Filed under: Grace Awakening,Mythology,Writing — Shawn L. Bird @ 4:42 am

Mythology crosses time and cultures.  Stories provide the metaphorical framework to explain the world.  Society needs story.  We all need to make sense of our experiences.  Every culture does this through its own mythology.

In Grace Awakening, there is a mixture of both Greek and Roman  mythology represented together as characters mingle together.  Why?  Although the Graces are Greek, they do exist within the Roman pantheon as well.  For some gods/goddesses the names change, but the character of the individuals remains essentially the same.  However, some are distinctly different and although they have things in common, those differences mean that the Greek and Roman gods are different novel characters.

Most significantly this is seen with Ares and Mars.  The Greek god of war, Ares, was known to be impetuous, rage prone and overly emotional.  He battled with unfocused violence.  On the other hand, Mars, the Roman god of war, represented all that was best of Roman military might.  It was all about control, preparation and strength. He was a skilled tactian; his wars were won with strategy as well as power.  As a result, we were able to see distinctive war gods who play very different roles in the book.

It is fun to play with that academic interpretations of mythological characters, and to develop them into realistic individuals who can live in your neighborhood.   That tough bearded guy glaring at you from that truck could be Ares.  That friendly guy who beats everyone at the gym due to his calculated strength could be Mars.  You never know the life behind the face, but with imagination you can create quite a world in every glance.


runes June 27, 2010

Filed under: Mythology,Pondering — Shawn L. Bird @ 3:25 am

I was visiting a friend today and she pulled out a bag and suggested I cast  runes.  I had never heard of such a thing, but I figured it’d do no harm. A new experience.

Apparently I am at a time of change, oportunities need to be evaluated, and great success is coming. Pretty cool. A young man was also there. His runes showed that he was in frustration giving up possessions, he’d be in turmoil and then he’d face new life.   Since he had his whole life in a U-haul and was heading off on a 4000 km move, that was pretty freaky.

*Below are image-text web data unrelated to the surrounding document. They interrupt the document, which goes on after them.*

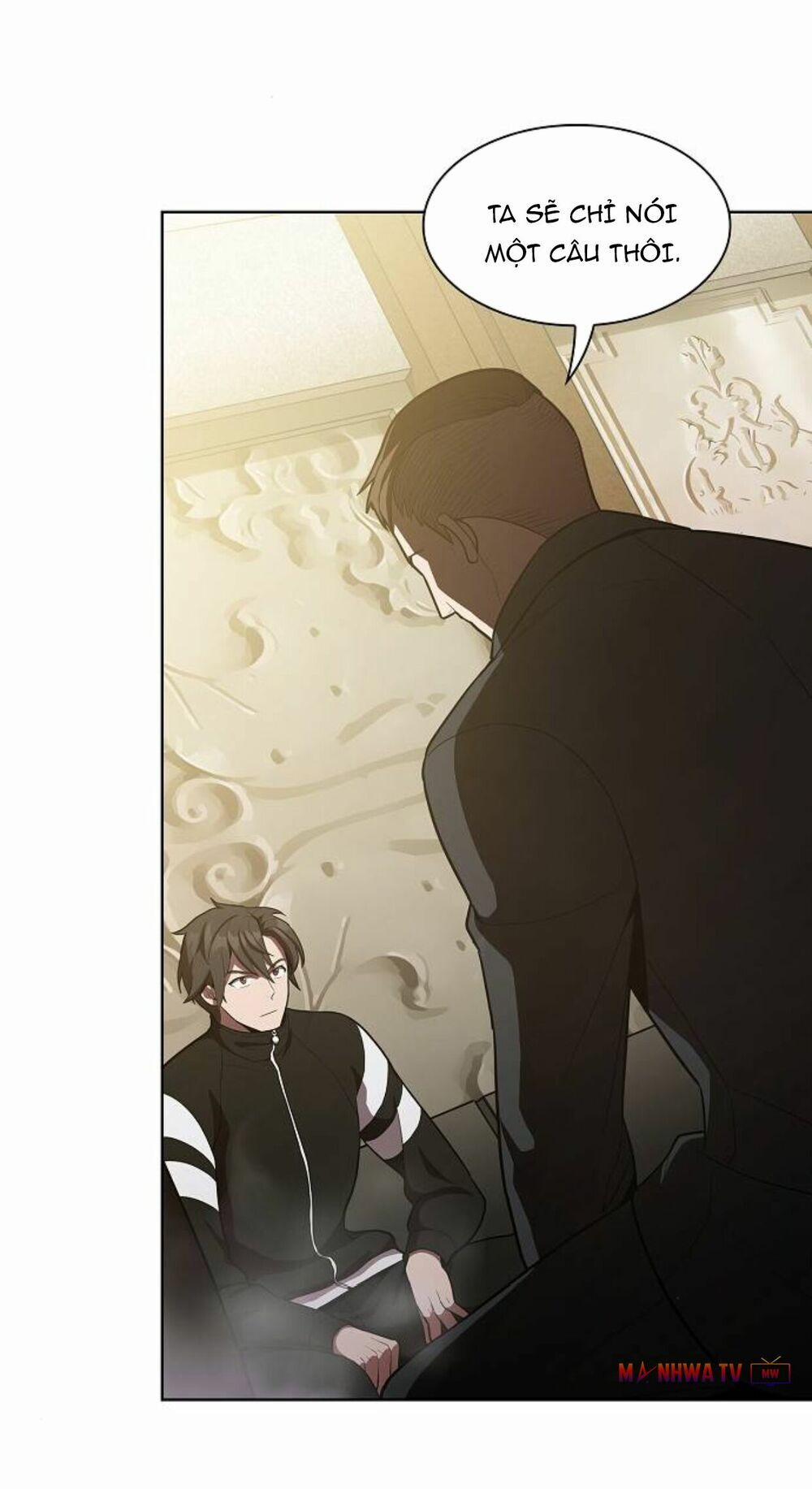 Tôi Là Người Chơi Leo Tháp Một Mình 8 trang 93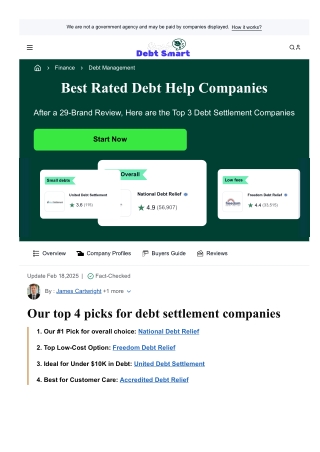 Simply Debt Smart
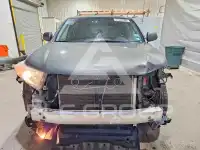 2012 Toyota Highlander фото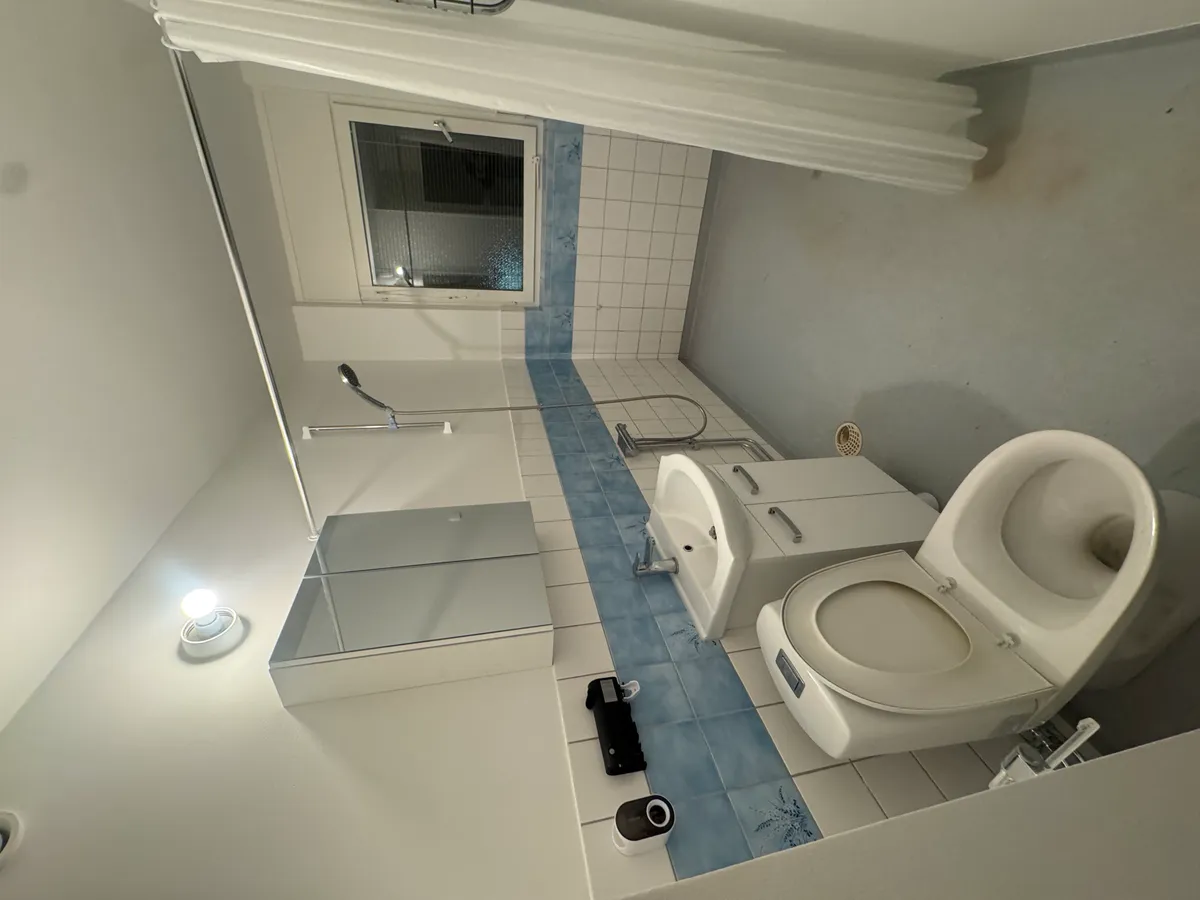 Hyreslägenhet på Jordbro i jordbro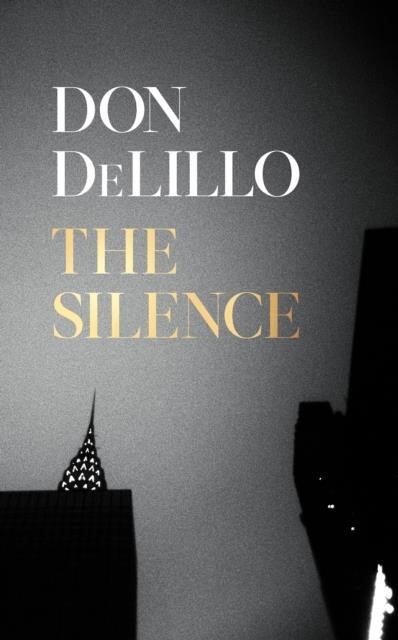 THE SILENCE HB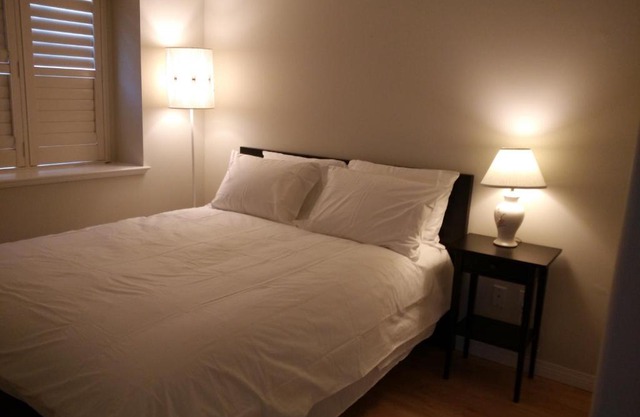 Marpole Guest House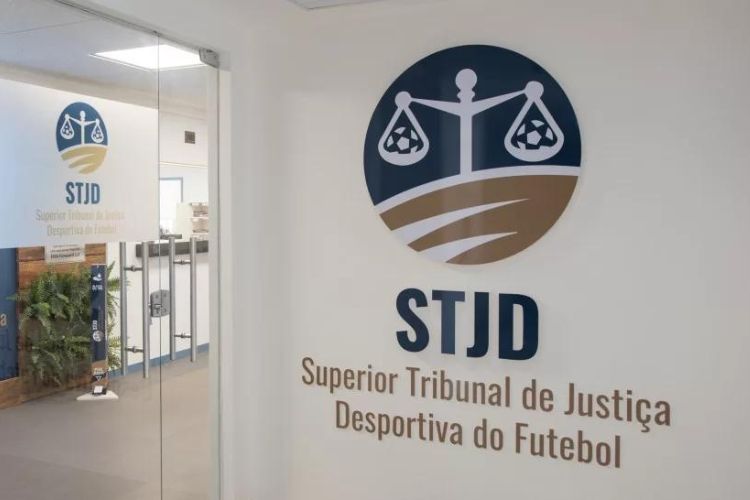 STJD 1
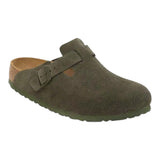 Boston Suede (Women)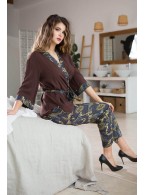 Пижама Mia-Mia Elania 16426 Пижама Mia-Mia Elania 16426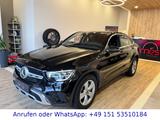 Mercedes-Benz GLC 220 Coupe  d 4Matic *RFK*Totwinkel - gebrauchte Mercedes-Benz GLC 220 aus dem Jahr 2020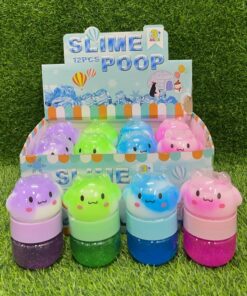 SLIME EN BOLTELLA DE PINGÜINO 1UND / 51138-112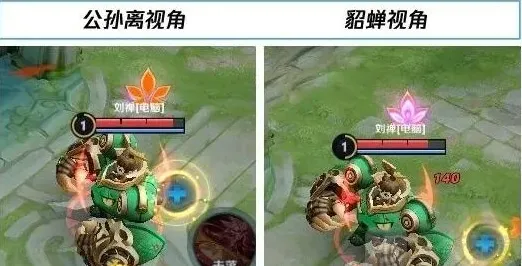 异常王者荣耀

I went on-line afterwards to see what I could learn about runes. All I knew was that in Harry Potter Hermione had studied Ancient Runes at Hogwarts, and was able to read The Tales of Beadle the Bard in their original runic…

On the internet I learned that runes are ancient letters, and that divination with runes is simply about exploring the current situation by pondering it in the various angles brought by the tiles. The author of the site I visited suggested it’s about allowing the sub-conscious to lend its voice to decision making.

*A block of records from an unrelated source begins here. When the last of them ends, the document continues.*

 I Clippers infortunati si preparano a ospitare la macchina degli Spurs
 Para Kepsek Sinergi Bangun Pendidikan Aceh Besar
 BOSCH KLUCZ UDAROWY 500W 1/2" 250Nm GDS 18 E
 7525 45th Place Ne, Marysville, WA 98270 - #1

Some people don’t make a move without prayer, others without reading their horoscopes, others without consulting the Q’ran or the Bible.  The internet is handy for researching every angle of an issue.  There is always the very useful Magic Eight ball.  😉  Every consultation comes through the filter of our own consciousness and understanding. We can never know our future, because the future is mutable. We can only do the best we can and hope for the best.